US govt completes first ever bug bounty program.

White hat hackers have uncovered 138 holes in five US Department of Defense public websites as part of the US government’s first ever bug bounty competition.

The DoD claimed to have saved as much as US$850,000 (A$1.1 million) by opening the web properties up to competing cyber security experts rather than calling in infosec contractors to patch its vulnerabilities.

Its ‘Hack the Pentagon’ program, which ran between April 18 and May 12 this year, cost it US$150,000, with about half that sum paid out to participating hackers.

In total, 1400 participants signed up to the bug-hunting competition. Around 250 hackers submitted reports, and 138 won a payout.

Secretary of Defense Ash Carter thanked the white hat hackers who took part in the scheme.

"We know that state-sponsored actors and black hat hackers want to challenge and exploit our networks," he said.

"What we didn't fully appreciate before this pilot was how many white hat hackers there are who want to make a difference - hackers who want to help keep our people and nation safer."

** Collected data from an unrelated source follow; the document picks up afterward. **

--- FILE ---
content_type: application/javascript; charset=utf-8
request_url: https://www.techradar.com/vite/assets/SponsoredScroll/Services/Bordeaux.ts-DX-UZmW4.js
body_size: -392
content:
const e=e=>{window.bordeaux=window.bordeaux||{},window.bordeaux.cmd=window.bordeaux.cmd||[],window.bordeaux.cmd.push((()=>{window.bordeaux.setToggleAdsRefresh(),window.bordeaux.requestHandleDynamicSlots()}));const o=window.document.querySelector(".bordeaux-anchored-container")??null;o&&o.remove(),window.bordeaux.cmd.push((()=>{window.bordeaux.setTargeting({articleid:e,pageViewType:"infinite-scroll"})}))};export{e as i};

The Pentagon said it will now apply the lessons of the bug bounty experiment to a range of new cyber security policies it has in the works.

The Department of Defense is already working on a formal vulnerability disclosure process that would allow “anyone with information about vulnerabilities in DoD systems, networks, applications, or websites [to] submit it to the department without fear of prosecution”.

It also plans to duplicate the Hack the Pentagon program in other areas of the department, and to write incentives into its procurement policies that would reward suppliers who open their systems and source code for testing.

“We recognise that this is a really valuable tool.  It's a huge change for the Department of Defense in terms of how we recognise the ability for people to come in and help us secure systems themselves," Defense digital services director Chris Lynch said.

The efforts come as the DoD strives to repair trust in its information security following an attack on the Office of Personnel Management last year that compromised millions of files on government and defence employees.

Hackers were required to go background criminal checks before taking part in the Hack the Pentagon program.